▸ **Apply what you read**
(a) Answer these questions about the text on billed versus paid medical expenses, one line each:
(i) In what year did the EIA take part in an amicus brief about Howell v. Hamilton?
(ii) What did the Court leave open after that brief?
(iii) Which two cases from the Appellate Court address the issue?
(b) Return, word for word, the portion of the text on billed versus paid medical expenses from "The basis/finding of" to "the services provided.".
(c) Resume the text on billed versus paid medical expenses, picking up after its last sentence.
== Selected extract
The EIA participated in an amicus brief in 2011 regarding the application of Howell v. Hamilton with regard to paid versus billed medicals specifically discussing which a plaintiff should be allowed to collect. The brief was successful in assisting the Appellate Court with finding that a plaintiff should not be allowed to collect the billed amount of medicals, rather that they are entitled to recover only the paid medicals. The Court left open, however, whether billed or paid medicals could be presented at trial.
Last week, the Second Court of Appeals answered that question. The Second Court of Appeal concluded that Howell v. Hamilton applies to future medicals and that the amount billed may not be introduced for any reason, including for determining pain and suffering damages, nor as the basis of expert opinions as to future medicals. The two cases that recently came down from the Appellate Court that address this issue are Corenbaum v. Lampkin and Carter v. Lampkin.
The basis/finding of the Court of Appeal’s ruling is below:
(1) Evidence of the full amount billed for a plaintiff’s medical care is not relevant to the determination of a plaintiff’s damages for past medical expenses, and therefore is inadmissible for that purpose if the plaintiff’s medical providers, by prior agreement, had contracted to accept a lesser amount as full payment for the services provided.
(2) Because an injured plaintiff can recover as damages for past medical expenses no more than the amount incurred for those past medical services (Howell, supra, 52 Cal.4th at p. 555), evidence that the reasonable value of such services exceeded the amount paid is irrelevant and inadmissible on the issue of the amount of damages for past medical services.
====
== Source material
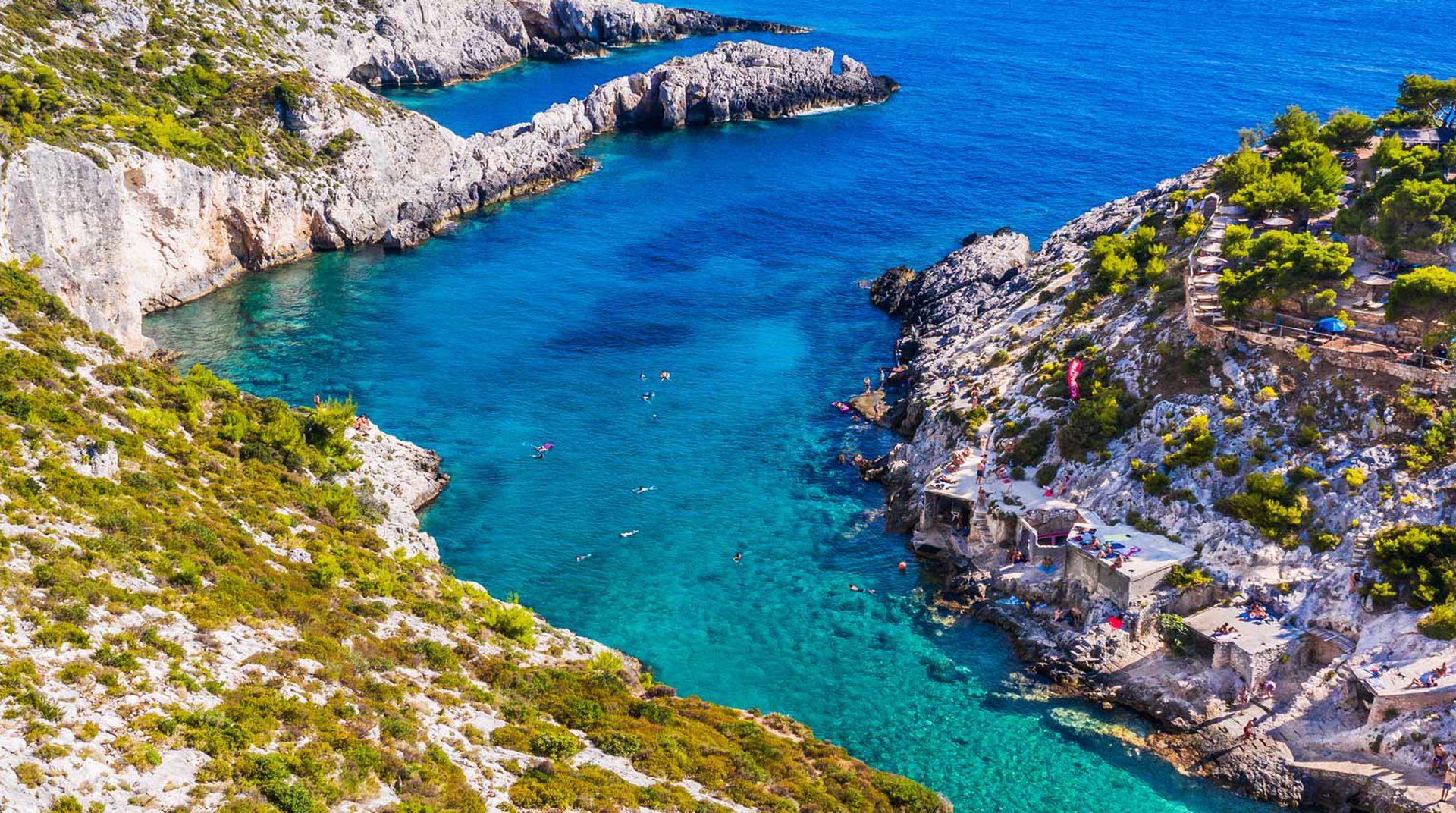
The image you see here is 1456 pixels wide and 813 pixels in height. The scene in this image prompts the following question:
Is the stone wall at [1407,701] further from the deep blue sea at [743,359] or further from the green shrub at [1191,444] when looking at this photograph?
====
▸ **Activity answers**
(a)
(i) 2011
(ii) Whether billed or paid medicals could be presented at trial.
(iii) Corenbaum v. Lampkin and Carter v. Lampkin

(b)
The basis/finding of the Court of Appeal’s ruling is below:
(1) Evidence of the full amount billed for a plaintiff’s medical care is not relevant to the determination of a plaintiff’s damages for past medical expenses, and therefore is inadmissible for that purpose if the plaintiff’s medical providers, by prior agreement, had contracted to accept a lesser amount as full payment for the services provided.

(c)
(3) Evidence of the full amount billed for plaintiffs’ medical care is not admissible for the purpose of determining plaintiffs’ damages for their past medical expenses.
(4) For the same reason, the full amount billed for past medical services is not relevant to a determination of the reasonable value of future medical services. Moreover, for a jury to consider both evidence of the amount accepted as full payment, for the purpose of determining the amount of past economic damages, and the full amount billed, for some other purpose, would most certainly cause jury confusion and suggest the existence of a collateral source payment, contrary to the evidentiary aspect of the collateral source rule. Therefore, the full amount billed for past medical services is not relevant to the amount of future medical expenses and is inadmissible for that purpose.
(5) Because the full amount billed for past medical services provided to a plaintiff is not relevant to the value of those services, the full amount billed for those past medical services can provide no reasonable basis for an expert opinion on the value of future medical services. Evidence of the full amount billed for past medical services provided to a plaintiff therefore cannot support an expert opinion on the reasonable value of future medical services.
(6) In an issue left open by the Howell Court, the Court of Appeals held that evidence of the full amount billed is not admissible for the purpose of providing plaintiff’s counsel an argumentative construct to assist a jury in its difficult task of determining the amount of noneconomic damages and is inadmissible for the purpose of proving noneconomic damages.
These holdings will change the face of calculating damages as we know it, and it will be vital for defense counsel to assert this new law moving forward.